## Task list
• 1. In the extraction thread, what page does simonw call a great example for trying out table extraction?
• 2. Please copy the stretch of the extraction thread from "simonw · 2022-07-14T16:08:02Z" through "it's pretty magical.".

+++ Page extract

Options to do table, form and query extraction using get_document_analysis #13

simonw · 2022-06-30T01:50:55Z

Using these (more expensive) APIs: https://boto3.amazonaws.com/v1/documentation/api/latest/reference/services/textract.html#Textract.Client.get_document_analysis

simonw · 2022-07-08T16:32:07Z

Great example for trying out table extraction: https://www.sos.ms.gov/elections-voting/2022-republican-primary - example PDF: https://www.sos.ms.gov/elections/electionResults/2022RepublicanPrimary/Adams.pdf

simonw · 2022-07-14T16:08:02Z

Form extraction looks very interesting too: https://docs.aws.amazon.com/textract/latest/dg/how-it-works-kvp.html

fgregg · 2022-08-22T17:53:21Z

form extraction is super great! can confirm that when it works, it's pretty magical.

++++++
+++ Input data

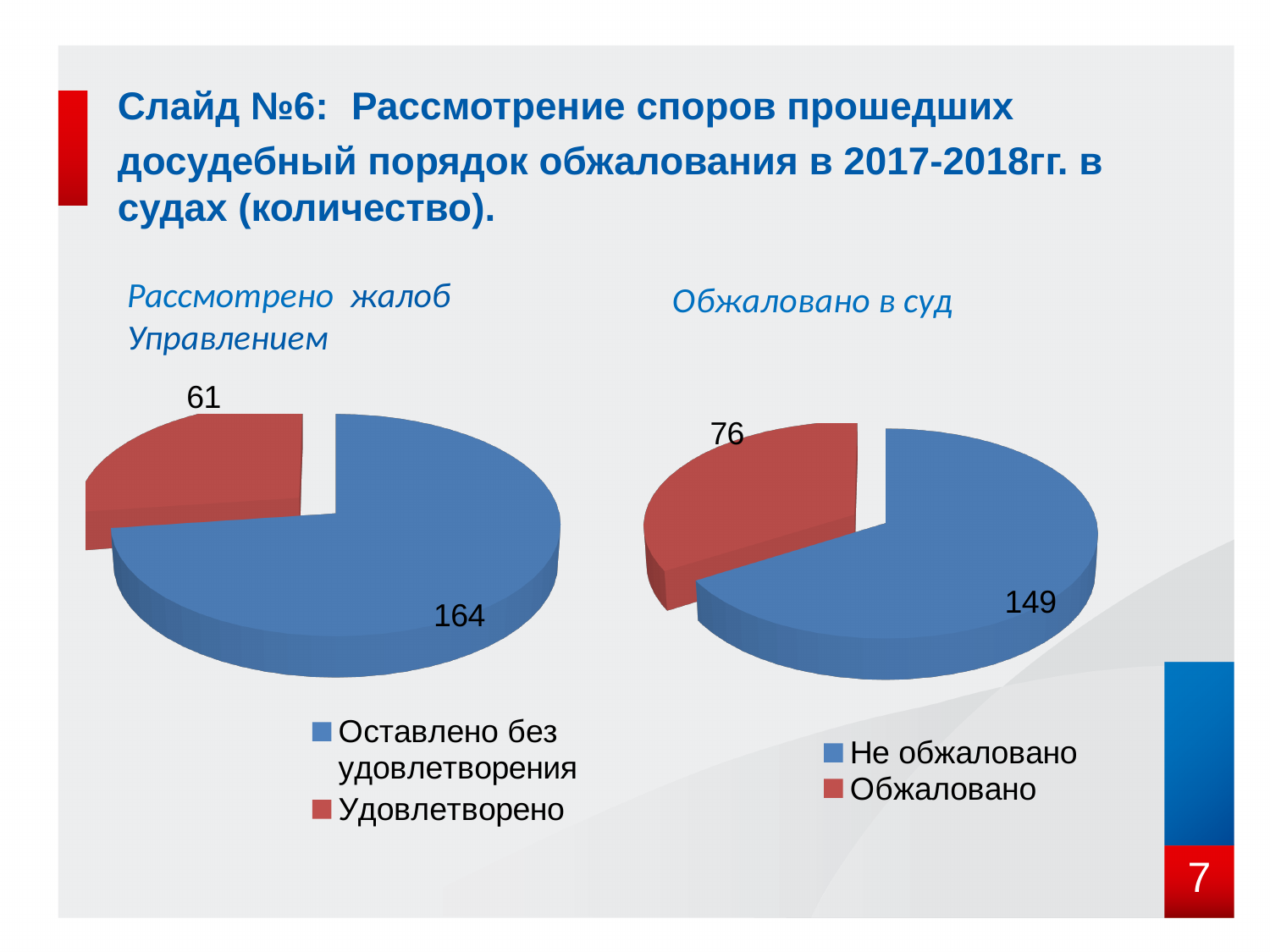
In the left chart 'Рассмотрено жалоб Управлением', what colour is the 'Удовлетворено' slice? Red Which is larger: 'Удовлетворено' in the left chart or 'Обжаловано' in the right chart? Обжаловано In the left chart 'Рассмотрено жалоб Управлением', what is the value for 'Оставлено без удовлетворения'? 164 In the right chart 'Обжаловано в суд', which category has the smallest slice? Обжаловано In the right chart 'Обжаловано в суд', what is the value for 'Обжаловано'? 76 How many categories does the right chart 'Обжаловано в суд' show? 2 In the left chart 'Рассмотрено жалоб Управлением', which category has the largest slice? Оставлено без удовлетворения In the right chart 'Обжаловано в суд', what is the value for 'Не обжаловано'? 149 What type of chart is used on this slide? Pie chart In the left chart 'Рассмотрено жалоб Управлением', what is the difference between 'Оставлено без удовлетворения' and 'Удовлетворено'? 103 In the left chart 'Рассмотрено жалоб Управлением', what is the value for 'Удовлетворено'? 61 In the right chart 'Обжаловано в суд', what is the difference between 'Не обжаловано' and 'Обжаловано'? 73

++++++

## Answers to this exercise
• 1. https://www.sos.ms.gov/elections-voting/2022-republican-primary

• 2.
simonw · 2022-07-14T16:08:02Z

Form extraction looks very interesting too: https://docs.aws.amazon.com/textract/latest/dg/how-it-works-kvp.html

fgregg · 2022-08-22T17:53:21Z

form extraction is super great! can confirm that when it works, it's pretty magical.